## Create Pre-Import XML file

The OpenStreetMapping data file for San Francisco is 846MB which is really big. There are 11 million records. Most of these records are empty nodes which represent points on the earth.


There is no descriptive information for these nodes therefore they are not needed for our data consistency and uniformity checks. To make the data easier to process, we will filter out these empty nodes which do not have descriptive information.

First we store the source and target OSM XML filenames:


In [2]:
# Tiny File
#ORIGINAL_FILE = '/Users/markmavromatis/Downloads/san-francisco_california_tiny.osm'

# Medium File
#ORIGINAL_FILE = '/Users/markmavromatis/Downloads/san-francisco_california_medium.osm'

# Large File
#ORIGINAL_FILE = '/Users/markmavromatis/Downloads/san-francisco_california_large.osm'


# Original File
ORIGINAL_FILE = '/Users/markmavromatis/Downloads/san-francisco_california.osm'

# Output file
FINAL_OXM_XML_FILE = "/Users/markmavromatis/Downloads/san-francisco_california_filtered.osm"

# Parsing errors file
FINAL_OXM_ERRORS_FILE = "/Users/markmavromatis/Downloads/san-francisco_california_errors.txt"


## Phone Number Standardization

Phone numbers formatting is all over the place.
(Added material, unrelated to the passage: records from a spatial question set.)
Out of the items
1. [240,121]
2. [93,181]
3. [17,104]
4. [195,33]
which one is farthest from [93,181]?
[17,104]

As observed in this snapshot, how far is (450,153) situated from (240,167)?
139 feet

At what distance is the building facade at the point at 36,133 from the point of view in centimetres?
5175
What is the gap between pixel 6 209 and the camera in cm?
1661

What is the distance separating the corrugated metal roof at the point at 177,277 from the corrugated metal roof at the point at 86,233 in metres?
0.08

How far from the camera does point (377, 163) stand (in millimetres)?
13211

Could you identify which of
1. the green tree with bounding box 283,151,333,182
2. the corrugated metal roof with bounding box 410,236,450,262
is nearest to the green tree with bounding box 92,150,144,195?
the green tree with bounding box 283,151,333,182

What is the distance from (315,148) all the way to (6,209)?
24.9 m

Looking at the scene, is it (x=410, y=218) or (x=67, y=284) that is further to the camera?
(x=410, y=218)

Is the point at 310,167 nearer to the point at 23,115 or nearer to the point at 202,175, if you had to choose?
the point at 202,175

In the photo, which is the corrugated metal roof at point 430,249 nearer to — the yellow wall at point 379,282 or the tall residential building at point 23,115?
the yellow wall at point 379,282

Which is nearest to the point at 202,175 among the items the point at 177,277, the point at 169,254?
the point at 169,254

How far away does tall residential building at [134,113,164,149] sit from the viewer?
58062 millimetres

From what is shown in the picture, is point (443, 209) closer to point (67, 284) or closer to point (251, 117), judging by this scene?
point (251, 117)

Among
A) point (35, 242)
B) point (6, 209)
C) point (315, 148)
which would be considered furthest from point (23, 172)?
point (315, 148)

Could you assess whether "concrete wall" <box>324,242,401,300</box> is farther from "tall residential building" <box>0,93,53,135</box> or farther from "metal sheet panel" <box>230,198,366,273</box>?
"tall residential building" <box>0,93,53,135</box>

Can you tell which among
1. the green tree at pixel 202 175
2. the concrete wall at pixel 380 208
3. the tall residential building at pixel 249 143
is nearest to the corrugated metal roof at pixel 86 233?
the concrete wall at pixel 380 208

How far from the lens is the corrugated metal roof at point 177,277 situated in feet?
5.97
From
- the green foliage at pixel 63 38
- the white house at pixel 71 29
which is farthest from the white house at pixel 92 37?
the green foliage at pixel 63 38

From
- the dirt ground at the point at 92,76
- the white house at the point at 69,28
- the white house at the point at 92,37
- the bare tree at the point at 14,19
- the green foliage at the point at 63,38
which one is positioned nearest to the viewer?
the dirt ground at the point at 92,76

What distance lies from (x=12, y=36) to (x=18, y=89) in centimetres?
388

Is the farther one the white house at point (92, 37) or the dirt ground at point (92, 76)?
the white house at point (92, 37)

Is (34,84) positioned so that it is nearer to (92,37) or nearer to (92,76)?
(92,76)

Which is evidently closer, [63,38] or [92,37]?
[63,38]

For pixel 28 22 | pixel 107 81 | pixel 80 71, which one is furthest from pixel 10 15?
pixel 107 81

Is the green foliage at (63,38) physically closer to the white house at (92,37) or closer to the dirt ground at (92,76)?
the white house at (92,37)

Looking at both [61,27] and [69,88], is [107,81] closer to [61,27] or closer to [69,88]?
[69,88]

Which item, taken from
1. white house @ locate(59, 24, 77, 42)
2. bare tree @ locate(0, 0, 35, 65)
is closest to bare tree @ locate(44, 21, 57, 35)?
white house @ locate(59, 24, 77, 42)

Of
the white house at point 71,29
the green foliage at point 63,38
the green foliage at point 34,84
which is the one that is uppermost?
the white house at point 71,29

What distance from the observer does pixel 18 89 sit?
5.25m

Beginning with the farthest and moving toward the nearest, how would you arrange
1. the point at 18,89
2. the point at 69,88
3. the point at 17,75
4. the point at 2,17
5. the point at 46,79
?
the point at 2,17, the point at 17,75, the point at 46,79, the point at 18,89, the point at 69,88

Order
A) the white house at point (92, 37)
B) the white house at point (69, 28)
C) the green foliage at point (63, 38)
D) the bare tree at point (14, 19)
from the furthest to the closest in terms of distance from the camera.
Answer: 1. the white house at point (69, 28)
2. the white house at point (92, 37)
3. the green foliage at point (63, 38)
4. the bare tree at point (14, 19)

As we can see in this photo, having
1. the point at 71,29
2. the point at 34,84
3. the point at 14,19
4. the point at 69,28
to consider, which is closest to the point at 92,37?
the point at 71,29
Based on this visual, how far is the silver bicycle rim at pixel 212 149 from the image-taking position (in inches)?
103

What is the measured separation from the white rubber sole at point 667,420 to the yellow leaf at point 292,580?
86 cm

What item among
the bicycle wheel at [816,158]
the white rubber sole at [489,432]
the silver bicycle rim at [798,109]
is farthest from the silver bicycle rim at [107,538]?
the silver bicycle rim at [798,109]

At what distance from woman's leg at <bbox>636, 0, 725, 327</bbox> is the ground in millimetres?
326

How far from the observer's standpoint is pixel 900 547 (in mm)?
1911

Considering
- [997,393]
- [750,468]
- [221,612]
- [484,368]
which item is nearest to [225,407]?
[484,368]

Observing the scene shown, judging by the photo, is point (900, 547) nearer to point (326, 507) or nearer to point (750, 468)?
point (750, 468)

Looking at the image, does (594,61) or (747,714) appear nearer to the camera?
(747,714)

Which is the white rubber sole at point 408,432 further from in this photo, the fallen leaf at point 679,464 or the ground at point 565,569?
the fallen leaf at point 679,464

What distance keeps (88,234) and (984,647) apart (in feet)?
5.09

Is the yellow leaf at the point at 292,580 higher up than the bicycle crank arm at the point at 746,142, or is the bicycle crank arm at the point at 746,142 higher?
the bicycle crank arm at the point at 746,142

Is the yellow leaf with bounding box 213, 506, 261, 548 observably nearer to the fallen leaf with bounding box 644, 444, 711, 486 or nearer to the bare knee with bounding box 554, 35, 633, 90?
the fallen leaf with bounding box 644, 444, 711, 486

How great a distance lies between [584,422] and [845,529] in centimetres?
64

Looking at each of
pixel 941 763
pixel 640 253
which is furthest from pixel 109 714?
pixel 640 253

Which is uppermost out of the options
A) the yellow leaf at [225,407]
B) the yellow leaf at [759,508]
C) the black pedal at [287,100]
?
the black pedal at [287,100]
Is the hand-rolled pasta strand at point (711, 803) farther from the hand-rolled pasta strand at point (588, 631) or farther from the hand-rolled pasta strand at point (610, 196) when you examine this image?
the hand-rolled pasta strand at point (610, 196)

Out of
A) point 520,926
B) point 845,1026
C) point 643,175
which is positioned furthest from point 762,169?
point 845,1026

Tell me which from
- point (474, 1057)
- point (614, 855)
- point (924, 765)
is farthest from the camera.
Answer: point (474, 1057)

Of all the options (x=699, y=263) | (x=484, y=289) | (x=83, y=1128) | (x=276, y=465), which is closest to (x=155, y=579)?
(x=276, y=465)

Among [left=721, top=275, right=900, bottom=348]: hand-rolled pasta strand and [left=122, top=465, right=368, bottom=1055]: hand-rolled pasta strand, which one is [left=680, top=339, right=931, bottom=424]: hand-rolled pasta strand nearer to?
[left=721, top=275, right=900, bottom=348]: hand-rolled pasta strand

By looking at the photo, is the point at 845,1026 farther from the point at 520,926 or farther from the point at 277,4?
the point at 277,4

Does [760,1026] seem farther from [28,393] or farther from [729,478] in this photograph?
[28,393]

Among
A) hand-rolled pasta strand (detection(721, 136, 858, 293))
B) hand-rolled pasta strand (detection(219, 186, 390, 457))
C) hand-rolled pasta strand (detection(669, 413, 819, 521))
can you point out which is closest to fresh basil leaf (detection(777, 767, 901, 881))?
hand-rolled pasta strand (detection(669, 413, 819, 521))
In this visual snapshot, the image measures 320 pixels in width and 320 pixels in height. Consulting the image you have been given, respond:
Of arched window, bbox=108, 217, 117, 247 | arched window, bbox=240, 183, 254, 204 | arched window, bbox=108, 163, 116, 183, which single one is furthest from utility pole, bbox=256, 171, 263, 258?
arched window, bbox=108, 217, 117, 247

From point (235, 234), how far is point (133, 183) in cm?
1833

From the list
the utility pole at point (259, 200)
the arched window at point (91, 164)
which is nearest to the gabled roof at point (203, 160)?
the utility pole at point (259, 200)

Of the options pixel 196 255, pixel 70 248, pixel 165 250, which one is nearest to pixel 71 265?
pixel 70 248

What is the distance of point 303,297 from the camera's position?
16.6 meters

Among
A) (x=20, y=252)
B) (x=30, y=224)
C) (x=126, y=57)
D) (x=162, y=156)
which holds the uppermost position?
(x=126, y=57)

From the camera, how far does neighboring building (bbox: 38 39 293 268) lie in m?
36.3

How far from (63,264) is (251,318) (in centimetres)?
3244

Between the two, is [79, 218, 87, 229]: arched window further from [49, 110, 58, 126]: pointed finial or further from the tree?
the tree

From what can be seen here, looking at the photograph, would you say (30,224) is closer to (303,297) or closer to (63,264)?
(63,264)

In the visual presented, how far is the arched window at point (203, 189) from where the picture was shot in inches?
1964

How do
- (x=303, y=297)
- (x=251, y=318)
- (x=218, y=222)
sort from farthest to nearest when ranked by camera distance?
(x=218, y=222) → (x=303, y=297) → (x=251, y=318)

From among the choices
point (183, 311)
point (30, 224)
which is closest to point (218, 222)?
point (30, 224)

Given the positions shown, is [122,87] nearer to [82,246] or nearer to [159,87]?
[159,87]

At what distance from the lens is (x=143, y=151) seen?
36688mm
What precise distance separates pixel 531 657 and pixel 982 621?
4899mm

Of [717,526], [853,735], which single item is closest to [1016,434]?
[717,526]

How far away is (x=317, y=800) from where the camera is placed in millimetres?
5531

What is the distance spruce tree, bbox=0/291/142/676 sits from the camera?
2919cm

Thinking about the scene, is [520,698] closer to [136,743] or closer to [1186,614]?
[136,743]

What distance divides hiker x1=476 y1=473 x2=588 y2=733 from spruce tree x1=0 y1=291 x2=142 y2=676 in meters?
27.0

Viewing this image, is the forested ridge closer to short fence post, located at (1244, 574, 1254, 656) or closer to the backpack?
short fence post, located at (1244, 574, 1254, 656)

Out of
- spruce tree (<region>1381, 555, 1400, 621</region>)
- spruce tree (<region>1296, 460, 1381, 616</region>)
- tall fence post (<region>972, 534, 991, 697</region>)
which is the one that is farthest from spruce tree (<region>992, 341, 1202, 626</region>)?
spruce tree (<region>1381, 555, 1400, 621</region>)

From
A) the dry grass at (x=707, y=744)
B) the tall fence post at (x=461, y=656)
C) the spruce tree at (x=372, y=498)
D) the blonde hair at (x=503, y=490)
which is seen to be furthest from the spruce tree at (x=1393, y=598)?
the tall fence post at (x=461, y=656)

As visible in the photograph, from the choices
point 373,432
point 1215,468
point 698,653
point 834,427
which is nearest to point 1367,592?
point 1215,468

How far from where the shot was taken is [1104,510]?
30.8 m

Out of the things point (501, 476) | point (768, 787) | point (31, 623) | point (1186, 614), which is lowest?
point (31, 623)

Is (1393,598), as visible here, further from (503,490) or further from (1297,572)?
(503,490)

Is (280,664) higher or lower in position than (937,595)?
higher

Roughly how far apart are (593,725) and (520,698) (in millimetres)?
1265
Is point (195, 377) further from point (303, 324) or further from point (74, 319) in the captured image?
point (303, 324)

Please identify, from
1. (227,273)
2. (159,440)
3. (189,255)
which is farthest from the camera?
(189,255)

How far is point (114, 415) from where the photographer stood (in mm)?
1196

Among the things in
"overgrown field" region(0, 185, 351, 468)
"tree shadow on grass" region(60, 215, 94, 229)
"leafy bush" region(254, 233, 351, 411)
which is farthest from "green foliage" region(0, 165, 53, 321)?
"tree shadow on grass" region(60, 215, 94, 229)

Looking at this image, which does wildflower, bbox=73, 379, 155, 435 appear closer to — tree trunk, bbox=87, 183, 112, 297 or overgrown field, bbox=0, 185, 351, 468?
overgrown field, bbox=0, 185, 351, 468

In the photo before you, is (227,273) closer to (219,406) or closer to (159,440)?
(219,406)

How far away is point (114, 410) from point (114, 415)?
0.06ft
We should standardize phone numbers where possible to preserve a format. Our preferred format:

(###) ###-####

Since all phone numbers are in the United States, we can remove the US country code (+1) if present.

In [3]:
import re

# Use regex to extract phone number from a field and standardize it.
# Regex found here: http://www.diveintopython.net/regular_expressions/phone_numbers.html

PHONE_PATTERN_REGEX = re.compile(r'(\d{3})\D*(\d{3})\D*(\d{4})\D*(\d*)$')


# Returns two values:
# 1) True/False Whether the standardization was successful
# 2) Standardized value (if successful)
# 3) Error
def standardize_phone_number(original_phone):

    was_successful = False
    error_message = ""
    new_phone = original_phone
    try:
        
        phone_parsing_result = PHONE_PATTERN_REGEX.search(original_phone)
        if phone_parsing_result == None:
            raise ValueError('Unable to parse phone number: ' + original_phone)
        new_phone_numbersonly = "".join(phone_parsing_result.groups())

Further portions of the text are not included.